By: Mark H. Goodrich – Copyright © 2011
Since the introduction of the Boeing 767 in the early 1980s, design standards, operational performance and use protocols of automated aircraft systems have been the proverbial “800 pound gorilla” – central to many issues regarding airplane design, training, standards, procedures, incidents and accidents, and yet a topic that few want to address directly.
Over the past thirty years, I have been retained by airlines, insurors and government agencies to investigate hundreds of incidents and dozens of accidents in which automation issues were causal to some greater or lesser extent. I have also been retained by airlines and training centers to survey safety of operations, report on training requirements, evaluate training effectiveness, and draft curricula. As an instructor and check airmen, I have trained and observed the ways in which airlines, military services, training centers and flight crews worldwide address automation issues in simulator, base, and line training. As a design engineer and test pilot, I have worked on automation issues in the context of design and certification projects, including conduct of flight test phases. And, as one who made the quantum leap from the so-called “steam gauge” environment to automated flight decks in the 1980s, and has since become rated to operate substantially all of the transport category airplane types of Airbus, Boeing and McDonnell-Douglas equipped with Electronic Flight Instrument Systems (EFIS) and computerized Flight Management Systems (FMS), I have been personal witness to the checkered way in which automation has been developed by manufacturers, and incorporated by the user community of airlines and military services.
The recent incident with an Airbus A380 operated by Qantas (Qantas Flight Number 32, or QF032) has once again brought automation issues to the fore. Fortunately, no loss of life resulted, but unfortunately, the path is already set for industry, labor and the international aviation regulators to address the lessons of QF032 in much the same way as has become traditional. Statements will be made about how things must change. Orders, directives and regulations will be promulgated that appear – at least to the trade press and the less than well-informed public – to “keep this from ever happening again”. But, those responses will miss the critical marks and instead reflect a tacit agreement by corporate interests and governments to create the appearance of solution without addressing the central issues, requiring much expenditure, or significantly changing how things have been done.
At first blush, that may sound like a result dictated by the large moneyed interests of the corporatocracy, but the true facts are that all of the involved parties come to a similar result through their respectively perceived interests.
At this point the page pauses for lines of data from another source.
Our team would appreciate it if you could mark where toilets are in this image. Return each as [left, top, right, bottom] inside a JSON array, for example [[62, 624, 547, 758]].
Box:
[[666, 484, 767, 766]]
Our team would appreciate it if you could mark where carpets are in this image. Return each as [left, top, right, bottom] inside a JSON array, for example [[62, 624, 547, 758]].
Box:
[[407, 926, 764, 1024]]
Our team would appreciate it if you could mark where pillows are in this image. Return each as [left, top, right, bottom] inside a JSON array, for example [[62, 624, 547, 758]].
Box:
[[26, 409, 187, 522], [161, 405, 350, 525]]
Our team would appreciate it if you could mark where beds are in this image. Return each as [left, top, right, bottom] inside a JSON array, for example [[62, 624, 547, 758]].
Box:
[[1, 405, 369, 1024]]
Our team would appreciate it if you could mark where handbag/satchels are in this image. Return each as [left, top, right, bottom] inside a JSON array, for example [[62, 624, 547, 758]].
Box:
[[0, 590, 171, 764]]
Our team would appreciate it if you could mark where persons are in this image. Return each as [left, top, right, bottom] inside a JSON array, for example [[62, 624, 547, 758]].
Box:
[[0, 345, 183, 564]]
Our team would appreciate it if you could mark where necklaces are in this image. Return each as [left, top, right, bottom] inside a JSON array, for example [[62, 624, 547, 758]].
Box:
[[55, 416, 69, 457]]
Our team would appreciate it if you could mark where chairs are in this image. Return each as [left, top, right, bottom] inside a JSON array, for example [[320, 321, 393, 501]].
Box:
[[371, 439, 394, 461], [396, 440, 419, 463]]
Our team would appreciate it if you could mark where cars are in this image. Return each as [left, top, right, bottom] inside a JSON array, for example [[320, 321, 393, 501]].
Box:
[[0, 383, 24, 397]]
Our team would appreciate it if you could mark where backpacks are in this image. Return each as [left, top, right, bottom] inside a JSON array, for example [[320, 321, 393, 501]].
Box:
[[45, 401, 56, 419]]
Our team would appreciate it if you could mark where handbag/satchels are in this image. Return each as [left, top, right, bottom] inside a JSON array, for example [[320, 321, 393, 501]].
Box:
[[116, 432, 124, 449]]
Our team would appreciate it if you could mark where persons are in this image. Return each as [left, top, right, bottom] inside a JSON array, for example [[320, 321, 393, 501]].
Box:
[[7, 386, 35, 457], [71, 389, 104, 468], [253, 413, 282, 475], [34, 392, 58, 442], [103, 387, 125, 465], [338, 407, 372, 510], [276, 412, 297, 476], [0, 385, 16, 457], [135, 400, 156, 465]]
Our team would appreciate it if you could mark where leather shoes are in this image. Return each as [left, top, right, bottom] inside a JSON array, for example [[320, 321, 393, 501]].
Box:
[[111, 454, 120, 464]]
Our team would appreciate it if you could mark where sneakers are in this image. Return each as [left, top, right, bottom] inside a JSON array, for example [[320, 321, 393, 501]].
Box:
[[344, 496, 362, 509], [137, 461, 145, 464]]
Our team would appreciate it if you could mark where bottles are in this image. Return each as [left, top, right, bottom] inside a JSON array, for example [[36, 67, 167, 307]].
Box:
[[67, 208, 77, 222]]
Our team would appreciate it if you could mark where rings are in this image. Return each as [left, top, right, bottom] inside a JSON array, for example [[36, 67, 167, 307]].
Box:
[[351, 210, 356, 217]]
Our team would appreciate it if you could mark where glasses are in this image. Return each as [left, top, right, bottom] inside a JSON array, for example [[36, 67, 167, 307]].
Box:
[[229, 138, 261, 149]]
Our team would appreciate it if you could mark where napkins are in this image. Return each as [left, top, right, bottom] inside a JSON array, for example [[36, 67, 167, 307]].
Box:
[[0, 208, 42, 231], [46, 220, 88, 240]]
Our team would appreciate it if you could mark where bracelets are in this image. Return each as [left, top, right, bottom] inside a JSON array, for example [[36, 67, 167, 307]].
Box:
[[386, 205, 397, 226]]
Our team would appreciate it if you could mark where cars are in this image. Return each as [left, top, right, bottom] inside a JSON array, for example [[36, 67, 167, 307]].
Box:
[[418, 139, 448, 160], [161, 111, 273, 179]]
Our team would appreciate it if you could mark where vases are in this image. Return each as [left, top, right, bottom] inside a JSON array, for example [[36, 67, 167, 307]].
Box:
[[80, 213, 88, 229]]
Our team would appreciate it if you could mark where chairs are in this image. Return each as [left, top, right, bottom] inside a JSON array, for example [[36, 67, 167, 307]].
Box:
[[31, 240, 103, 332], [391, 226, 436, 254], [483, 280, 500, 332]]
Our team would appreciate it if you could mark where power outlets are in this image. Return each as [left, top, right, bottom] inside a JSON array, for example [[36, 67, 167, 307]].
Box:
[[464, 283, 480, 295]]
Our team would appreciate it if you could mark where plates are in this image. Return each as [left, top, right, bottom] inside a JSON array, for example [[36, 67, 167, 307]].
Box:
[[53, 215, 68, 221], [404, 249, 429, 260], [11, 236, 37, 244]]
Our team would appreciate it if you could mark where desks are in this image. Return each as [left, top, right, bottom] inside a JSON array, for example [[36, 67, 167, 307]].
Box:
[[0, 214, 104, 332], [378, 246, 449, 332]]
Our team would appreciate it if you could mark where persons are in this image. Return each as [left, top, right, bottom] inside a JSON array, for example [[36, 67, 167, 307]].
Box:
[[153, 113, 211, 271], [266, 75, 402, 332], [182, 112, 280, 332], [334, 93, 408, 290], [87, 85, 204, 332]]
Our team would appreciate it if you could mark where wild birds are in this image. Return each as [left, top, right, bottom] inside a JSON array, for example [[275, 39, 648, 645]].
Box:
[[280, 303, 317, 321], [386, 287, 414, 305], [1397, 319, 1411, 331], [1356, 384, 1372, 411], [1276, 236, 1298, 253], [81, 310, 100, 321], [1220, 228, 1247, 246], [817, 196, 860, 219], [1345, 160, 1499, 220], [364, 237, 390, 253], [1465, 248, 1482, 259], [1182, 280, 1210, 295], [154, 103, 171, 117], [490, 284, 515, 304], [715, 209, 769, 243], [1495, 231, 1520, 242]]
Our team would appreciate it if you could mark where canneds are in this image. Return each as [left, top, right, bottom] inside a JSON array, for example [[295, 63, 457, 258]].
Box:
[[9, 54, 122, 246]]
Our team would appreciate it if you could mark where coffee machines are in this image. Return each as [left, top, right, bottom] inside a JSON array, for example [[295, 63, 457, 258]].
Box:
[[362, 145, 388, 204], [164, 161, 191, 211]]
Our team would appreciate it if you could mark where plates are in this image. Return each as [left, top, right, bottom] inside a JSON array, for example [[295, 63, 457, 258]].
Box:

I use the word “perceived”, because those true facts are that acknowledgement of their real interests over the long-term would bring all of the parties to a much different and even more aligned course of action.
Airplane manufacturers cater to the perceived desires of airline customers, and to the lessors that now own most airplanes operated by airlines worldwide. If managers at airlines and lessors believe costs are reduced by using more automation, requiring less experienced flight crews and less training, the die is cast in the perception of the airplane manufacturers for designing towards an ever higher level of automation. Lessors may be airplane owners, but they perceive themselves only as bankers, with no interest in how the airplanes operate in fact, how well they are maintained or any of the other myriad details that actually impact long-term airplane airworthiness, value and safety. So long as insurance is in effect, lessors believe they are immune from responsibility or adverse impact, and the decisions they make in terms of requirements upon the selling manufacturer, installed equipment and systems, continuing airworthiness through quality maintenance, and standards of the operating lessee-airlines, are driven solely by short-term profit, balanced with the special tax benefits for lessors hidden by legislatures worldwide within their respective revenue codes.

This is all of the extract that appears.